If a vocal supporter of HS2 says they're in favour, that's to be expected.
If a vocal critic says they're against, that's to be expected.
I'm interested in his contribution because it underlines very valid concerns that the budget is out of control. I've asked on this forum numerous times if there is an upper limit to the budget amongst the supporters and in some cases there appears not to be. Personally that is a concern of mine.
An increase of costs isn't linear compared to the benefits.
As the infrastructure costs increase the income from the trains stay the same, in doing so they are linear.
However the extra costs of running trains for 1 extra person is virtually zero, however the extra income is almost all of the extra ticket cost.
Therefore if you double the costs you don't need to double the number of extra passengers to still result in the same total benefits when related to the costs.
It's why I keep coming back to the point that rail passengers are above the level which they should be to be on track to meet the required passenger numbers to justify the costs.
Now on the original requirements were for circa 100 million passengers a year.
Starting with the base level of 31 million passengers between London and the regions which benefit from HS2 in 2009 and assuming that 1/3 of those passengers and that 40% of HS2 passengers start/end in London, that gives us a baseline of 20 million passengers from London and 50 million overall. (This corolates with the expected doubling of passenger numbers).

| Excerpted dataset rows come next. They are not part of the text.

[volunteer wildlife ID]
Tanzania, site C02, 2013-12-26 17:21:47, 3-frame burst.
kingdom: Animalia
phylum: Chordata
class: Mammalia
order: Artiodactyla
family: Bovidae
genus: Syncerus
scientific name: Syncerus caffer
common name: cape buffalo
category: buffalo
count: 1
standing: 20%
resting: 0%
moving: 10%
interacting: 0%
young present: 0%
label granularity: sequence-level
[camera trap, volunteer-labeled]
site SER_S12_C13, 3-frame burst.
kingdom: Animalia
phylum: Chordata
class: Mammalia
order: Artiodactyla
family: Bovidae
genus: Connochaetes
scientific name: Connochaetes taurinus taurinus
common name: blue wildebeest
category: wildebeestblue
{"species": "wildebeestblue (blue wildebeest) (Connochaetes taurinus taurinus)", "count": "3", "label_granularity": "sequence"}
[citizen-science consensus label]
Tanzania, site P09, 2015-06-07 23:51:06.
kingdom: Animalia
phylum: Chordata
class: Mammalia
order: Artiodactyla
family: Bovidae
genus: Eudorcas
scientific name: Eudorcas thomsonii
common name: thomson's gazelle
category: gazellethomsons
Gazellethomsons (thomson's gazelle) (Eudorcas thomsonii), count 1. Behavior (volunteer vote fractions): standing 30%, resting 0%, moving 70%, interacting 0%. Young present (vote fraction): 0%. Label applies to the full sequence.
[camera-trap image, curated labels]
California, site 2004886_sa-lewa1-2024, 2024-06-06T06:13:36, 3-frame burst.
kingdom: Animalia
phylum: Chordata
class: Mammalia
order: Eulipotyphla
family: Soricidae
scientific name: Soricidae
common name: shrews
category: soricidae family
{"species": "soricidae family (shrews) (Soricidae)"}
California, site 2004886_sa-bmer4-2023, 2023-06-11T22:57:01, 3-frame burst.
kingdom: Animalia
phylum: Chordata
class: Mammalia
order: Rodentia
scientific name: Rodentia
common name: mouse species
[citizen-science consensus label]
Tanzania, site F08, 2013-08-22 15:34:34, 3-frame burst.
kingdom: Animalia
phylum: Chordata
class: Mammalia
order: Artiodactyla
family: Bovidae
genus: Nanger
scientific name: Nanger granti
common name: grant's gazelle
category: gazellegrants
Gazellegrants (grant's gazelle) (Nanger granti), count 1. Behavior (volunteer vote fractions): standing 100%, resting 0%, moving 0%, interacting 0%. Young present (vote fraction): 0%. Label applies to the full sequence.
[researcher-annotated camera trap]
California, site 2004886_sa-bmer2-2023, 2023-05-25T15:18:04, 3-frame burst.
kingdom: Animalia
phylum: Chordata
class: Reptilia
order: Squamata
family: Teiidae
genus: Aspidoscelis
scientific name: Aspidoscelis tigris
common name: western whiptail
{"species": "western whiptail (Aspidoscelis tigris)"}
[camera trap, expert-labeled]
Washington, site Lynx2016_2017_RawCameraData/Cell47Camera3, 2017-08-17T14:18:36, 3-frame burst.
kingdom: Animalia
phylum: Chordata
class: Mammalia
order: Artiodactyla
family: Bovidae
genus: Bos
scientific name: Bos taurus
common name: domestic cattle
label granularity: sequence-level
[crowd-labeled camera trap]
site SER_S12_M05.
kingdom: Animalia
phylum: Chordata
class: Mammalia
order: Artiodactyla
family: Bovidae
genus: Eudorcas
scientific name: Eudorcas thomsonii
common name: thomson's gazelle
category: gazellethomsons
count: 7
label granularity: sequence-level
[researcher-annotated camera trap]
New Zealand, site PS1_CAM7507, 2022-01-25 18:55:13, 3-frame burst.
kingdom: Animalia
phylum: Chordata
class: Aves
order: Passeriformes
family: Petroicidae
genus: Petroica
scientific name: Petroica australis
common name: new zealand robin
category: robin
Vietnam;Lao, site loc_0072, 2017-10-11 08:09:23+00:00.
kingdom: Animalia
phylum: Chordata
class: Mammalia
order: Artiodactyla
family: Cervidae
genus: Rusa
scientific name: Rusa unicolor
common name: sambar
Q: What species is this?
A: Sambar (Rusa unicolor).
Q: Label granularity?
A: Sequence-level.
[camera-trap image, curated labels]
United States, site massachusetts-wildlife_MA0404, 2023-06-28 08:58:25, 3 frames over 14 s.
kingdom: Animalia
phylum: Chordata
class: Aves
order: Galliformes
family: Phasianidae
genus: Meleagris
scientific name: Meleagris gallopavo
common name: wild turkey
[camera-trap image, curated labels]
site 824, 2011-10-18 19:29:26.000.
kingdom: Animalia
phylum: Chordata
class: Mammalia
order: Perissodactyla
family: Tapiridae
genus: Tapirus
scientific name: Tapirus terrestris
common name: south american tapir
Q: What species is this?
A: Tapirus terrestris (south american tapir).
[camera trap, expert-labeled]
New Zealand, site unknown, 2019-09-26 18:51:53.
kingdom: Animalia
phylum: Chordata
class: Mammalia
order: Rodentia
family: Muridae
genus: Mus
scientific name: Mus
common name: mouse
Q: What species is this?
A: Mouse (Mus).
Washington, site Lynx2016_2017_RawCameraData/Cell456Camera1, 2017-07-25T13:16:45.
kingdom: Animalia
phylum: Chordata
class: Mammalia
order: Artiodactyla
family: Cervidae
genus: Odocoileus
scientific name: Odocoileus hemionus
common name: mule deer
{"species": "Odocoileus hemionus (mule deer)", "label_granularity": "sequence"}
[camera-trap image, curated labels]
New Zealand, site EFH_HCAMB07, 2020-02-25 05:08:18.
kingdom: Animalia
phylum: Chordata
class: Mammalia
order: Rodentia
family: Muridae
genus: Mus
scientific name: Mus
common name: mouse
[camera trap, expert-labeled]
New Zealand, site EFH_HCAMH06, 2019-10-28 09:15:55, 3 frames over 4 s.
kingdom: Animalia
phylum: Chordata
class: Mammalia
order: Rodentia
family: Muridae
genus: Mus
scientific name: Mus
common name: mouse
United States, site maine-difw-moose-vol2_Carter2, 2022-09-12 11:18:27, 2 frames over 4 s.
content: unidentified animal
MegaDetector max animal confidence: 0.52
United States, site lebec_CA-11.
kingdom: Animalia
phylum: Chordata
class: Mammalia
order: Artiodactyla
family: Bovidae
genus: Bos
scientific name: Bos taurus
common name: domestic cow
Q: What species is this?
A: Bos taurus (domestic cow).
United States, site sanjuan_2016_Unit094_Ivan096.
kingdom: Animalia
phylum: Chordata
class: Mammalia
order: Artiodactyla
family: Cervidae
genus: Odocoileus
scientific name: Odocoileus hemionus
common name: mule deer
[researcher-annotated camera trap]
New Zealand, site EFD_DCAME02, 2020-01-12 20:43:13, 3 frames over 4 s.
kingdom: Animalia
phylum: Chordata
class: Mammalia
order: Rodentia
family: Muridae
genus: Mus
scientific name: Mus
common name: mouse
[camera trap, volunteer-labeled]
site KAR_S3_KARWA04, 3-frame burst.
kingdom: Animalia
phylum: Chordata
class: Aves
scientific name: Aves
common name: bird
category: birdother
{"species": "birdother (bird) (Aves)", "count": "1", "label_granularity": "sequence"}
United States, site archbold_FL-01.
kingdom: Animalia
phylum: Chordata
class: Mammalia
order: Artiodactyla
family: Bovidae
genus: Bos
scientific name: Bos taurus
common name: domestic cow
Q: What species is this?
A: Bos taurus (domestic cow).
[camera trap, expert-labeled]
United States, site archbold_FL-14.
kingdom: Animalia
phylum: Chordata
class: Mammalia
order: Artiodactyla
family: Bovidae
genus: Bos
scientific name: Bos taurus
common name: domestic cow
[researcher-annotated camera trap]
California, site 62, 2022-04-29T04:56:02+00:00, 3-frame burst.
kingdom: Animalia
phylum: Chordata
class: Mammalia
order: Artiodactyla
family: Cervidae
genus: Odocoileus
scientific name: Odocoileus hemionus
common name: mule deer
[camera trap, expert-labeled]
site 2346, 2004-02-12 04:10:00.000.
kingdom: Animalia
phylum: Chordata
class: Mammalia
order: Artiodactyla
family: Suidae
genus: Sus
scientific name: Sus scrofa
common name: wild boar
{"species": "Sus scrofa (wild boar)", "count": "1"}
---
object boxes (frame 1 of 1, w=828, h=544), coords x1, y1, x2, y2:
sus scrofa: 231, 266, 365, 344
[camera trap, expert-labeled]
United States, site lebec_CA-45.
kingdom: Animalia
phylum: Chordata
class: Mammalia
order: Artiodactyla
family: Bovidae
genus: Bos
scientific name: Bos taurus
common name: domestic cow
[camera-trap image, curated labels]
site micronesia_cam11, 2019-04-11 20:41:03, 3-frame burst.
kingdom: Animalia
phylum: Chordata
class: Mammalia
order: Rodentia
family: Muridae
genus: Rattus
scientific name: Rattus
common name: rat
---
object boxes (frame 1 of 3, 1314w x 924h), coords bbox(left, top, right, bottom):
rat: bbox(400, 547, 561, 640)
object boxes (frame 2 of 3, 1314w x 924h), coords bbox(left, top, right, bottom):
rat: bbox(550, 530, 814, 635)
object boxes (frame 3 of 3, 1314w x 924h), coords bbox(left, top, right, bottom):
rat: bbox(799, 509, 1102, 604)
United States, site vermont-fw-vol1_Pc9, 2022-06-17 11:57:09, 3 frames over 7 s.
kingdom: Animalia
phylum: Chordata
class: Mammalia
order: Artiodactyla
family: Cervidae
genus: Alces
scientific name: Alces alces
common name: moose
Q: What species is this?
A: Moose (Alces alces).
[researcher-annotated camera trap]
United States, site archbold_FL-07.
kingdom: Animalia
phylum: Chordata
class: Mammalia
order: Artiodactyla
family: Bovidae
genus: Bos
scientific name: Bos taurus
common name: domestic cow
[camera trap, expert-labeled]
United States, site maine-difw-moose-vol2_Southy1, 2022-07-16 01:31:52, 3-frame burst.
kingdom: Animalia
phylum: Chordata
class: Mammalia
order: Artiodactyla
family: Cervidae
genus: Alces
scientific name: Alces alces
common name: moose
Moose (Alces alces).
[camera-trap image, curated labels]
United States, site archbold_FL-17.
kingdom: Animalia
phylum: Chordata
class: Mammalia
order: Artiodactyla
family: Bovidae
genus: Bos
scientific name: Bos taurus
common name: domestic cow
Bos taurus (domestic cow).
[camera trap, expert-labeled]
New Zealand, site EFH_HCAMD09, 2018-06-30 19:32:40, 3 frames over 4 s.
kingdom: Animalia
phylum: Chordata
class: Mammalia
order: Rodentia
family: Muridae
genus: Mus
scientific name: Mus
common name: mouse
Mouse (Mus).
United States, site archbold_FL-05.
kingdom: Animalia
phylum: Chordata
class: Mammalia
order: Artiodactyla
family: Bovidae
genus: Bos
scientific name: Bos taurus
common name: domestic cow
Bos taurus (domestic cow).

Now by 2018 the growth model had assumed that (using 2.5% growth each year) that there would have been 24.9% growth. As can be seen from the table below that this growth had been 49% across all regions.
View media item 3340
That means that if we saw 2.5% growth from now until 2037 (bearing in mind that Virgin had recently seen 3.5% growth, so isn't unreasonable) then rather than having 100 million passengers we'd see 120 million passengers.
To carry that many passengers wouldn't need any extra infrastructure or any extra staff, however there's 20 million extra passengers each year. If we assume that the average ticket is £40 for each of those passengers that's £800 million. Even at an extra £50bn that's enough income to cover interest payments of 1.6%, however the UK bond rate is half that at just under 0.75%.